A teenage boy with a new driver license in pocket and \$1000 saved up from part-time and summer jobs, buys a used station wagon. He figures this will be a rad make-out machine, if a little clunky. Now, he just needs to score a chick...

He has been studying statistics, and conceives a cunning plan to get his new mathematical friend to help him score a chick. The girls in the school are gray and blue; and there is a dance coming up. He will take an anonymous poll to find about dance attendance, color, and likelihood of having sex on the first date. Armed with these statistics, he can maximize chances of getting sexed on the date, by going to the dance or not, asking out a girl of the most likely color.

He finds that, of the 54 girls going to the dance, 33 are gray, 15 of whom have sex on the first date (45%); of the 21 blue girls, 9 have sex on the first date (42%). So, if he goes to the dance, his odds of baptizing the sex machine is better if he goes with a gray girl.

The girls not going to the dance are similarly split: of these 69 girls, 27 are gray, 18 of whom have sex on the first date (66%); of the 42 blue girls, 27 have sex on the first date (64%). His chances in this group are better overall, and he is still more likely to get sexed with a gray girl.

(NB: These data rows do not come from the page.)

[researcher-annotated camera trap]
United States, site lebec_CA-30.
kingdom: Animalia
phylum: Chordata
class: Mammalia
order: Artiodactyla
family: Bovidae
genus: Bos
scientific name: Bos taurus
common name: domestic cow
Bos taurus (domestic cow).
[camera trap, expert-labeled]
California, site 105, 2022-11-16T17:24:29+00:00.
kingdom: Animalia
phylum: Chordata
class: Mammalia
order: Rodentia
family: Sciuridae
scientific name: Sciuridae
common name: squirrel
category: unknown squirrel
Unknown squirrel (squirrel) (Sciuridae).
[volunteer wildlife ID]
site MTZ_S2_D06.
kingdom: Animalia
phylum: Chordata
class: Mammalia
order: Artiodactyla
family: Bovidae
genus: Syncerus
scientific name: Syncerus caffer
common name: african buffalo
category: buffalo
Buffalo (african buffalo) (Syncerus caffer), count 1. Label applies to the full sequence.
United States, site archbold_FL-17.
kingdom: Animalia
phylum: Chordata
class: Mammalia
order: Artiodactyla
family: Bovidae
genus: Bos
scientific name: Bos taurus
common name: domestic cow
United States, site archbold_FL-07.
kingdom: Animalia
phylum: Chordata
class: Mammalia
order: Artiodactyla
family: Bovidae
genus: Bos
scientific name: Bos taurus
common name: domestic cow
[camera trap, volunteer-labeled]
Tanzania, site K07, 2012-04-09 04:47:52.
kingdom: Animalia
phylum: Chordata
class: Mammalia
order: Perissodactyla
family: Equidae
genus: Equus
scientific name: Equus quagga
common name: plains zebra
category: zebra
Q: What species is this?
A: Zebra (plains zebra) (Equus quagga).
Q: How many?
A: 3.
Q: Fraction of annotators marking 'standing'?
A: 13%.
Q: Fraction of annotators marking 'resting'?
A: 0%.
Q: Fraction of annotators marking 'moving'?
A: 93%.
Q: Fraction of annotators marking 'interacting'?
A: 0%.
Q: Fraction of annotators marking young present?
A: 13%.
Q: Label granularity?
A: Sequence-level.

The dance is cancelled a week ahead of time, and he still hasn’t hooked up, so he decides to firm his resolve by rechecking his numbers. His original figures are correct, but now it doesn’t matter if a girl had been going to the dance or not, so he calculates on the combined dance and non-dance groups. Of the 123 girls, 60 are gray, 33 of whom put out on the first date (55%); 36 of the 63 blue girls do the horizontal bop first time out on the floor (57%). How can it be more advantageous to date gray girls when the groups are split, and more advantageous to date blue girls when the groups are merged?